Git clone is a very expensive operation. Git hosts generally will try to prohibit mass git clone:ing for this reason.

blowski 1132 days ago

What makes it so expensive? I’d always assumed it downloaded the .git directory statically, and the computational bits were down by the local client.

ablob 1132 days ago

I'd assume this is in relation to how much other operations cost. With 'git clone' you at least download the whole repository. Compare that to 'git fetch', which is essentially a lookup at the last-modified timestamp.

marginalia_nu 1132 days ago

Yeah. Git repositories can grow very large very quickly. A single clone here and there isn't too bad, but if you're scraping tens of thousands of projects, you can easily rack up terabytes in disk and network access.

moneywoes 1132 days ago

How so? Can’t someone just download the zip file and make a queue of downloads or does GitHub rate limit?

toastal 1132 days ago

Microsoft GitHub has access to all the commits you force pushed away or branch you deleted. We have no reason to believe that it’s actually gone with no transparency and the source code being closed.

cassianoleal 1132 days ago

> We need test cases and president

I imagine you meant "precedent".

eternalban 1132 days ago

> The comparison to the Google Books antitrust falls down completely, Google had a dominant position because it had the resources to scan all books. Anyone can build a collection of almost all open source code.

Copying a file is not the same thing as "scanning" a book. To scan you first need to get your hands on the book (the download part) and then use industrial scanners to scan them.

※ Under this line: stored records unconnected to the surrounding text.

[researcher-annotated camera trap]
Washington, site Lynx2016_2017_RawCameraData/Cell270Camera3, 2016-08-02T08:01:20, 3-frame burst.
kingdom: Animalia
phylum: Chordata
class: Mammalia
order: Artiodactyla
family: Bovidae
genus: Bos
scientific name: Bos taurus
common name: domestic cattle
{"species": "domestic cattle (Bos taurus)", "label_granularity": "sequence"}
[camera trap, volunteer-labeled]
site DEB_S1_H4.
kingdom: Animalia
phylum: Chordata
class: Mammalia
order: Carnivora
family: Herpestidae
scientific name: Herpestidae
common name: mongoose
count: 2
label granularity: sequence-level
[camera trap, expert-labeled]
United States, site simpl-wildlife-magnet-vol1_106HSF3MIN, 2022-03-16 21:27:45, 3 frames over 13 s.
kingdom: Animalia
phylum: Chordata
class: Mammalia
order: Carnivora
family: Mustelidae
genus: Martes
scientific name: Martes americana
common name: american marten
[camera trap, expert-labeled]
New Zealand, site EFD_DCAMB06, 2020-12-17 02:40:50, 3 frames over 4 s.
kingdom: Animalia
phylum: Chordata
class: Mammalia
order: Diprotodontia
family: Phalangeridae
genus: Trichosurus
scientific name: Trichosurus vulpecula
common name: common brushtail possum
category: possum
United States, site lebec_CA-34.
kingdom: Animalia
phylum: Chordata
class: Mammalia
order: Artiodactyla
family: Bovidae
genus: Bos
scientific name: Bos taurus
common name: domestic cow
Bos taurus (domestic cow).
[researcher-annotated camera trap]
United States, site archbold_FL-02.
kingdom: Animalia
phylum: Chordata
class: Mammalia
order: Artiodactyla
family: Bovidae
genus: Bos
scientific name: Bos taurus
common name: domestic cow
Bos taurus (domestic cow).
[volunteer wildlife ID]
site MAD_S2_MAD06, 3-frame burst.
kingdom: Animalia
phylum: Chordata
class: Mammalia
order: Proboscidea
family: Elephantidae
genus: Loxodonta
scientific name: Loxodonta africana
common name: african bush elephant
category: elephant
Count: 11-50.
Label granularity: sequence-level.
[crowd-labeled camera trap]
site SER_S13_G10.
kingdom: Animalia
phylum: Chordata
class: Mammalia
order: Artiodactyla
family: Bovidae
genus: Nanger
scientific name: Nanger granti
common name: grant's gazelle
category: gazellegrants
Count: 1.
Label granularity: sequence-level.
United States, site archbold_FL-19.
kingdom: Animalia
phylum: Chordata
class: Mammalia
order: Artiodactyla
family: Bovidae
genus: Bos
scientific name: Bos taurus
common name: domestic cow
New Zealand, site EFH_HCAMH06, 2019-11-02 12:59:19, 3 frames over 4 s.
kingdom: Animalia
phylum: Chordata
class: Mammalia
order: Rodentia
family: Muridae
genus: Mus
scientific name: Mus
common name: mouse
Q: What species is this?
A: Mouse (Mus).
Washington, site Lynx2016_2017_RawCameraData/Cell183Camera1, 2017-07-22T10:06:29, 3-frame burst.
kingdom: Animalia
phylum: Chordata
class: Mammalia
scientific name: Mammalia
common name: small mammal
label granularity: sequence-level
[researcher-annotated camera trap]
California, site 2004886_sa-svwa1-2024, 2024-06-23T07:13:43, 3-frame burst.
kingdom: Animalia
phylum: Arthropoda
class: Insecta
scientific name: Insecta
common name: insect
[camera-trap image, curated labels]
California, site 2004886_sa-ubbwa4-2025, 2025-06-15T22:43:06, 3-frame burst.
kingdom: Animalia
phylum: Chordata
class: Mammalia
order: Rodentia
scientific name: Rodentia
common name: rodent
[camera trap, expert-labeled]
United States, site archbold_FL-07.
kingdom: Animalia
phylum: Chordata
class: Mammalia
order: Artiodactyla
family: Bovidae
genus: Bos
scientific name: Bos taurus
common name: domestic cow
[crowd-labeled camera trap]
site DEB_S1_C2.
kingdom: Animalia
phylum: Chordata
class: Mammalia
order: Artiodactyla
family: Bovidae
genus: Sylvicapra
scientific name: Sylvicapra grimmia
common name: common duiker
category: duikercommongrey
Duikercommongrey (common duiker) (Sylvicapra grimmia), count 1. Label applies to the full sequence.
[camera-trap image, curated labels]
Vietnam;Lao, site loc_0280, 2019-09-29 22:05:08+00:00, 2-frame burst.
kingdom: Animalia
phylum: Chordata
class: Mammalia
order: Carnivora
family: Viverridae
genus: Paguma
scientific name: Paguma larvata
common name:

So apple-apple comparison here is scanning <-> training & scanned collection of books <-> trained model, and finally the portals to the loot: Google Books <~> Github+VSC.

Not everyone has the resources to actually process -- that is train the 'model' -- using the publicly available 'data'. Most also don't also own Github and VSC platforms to field their model. In fact, is anyone other than microsoft in a position to both scrape OSS, train a coding AI, and then include that tool in dominant software development platforms?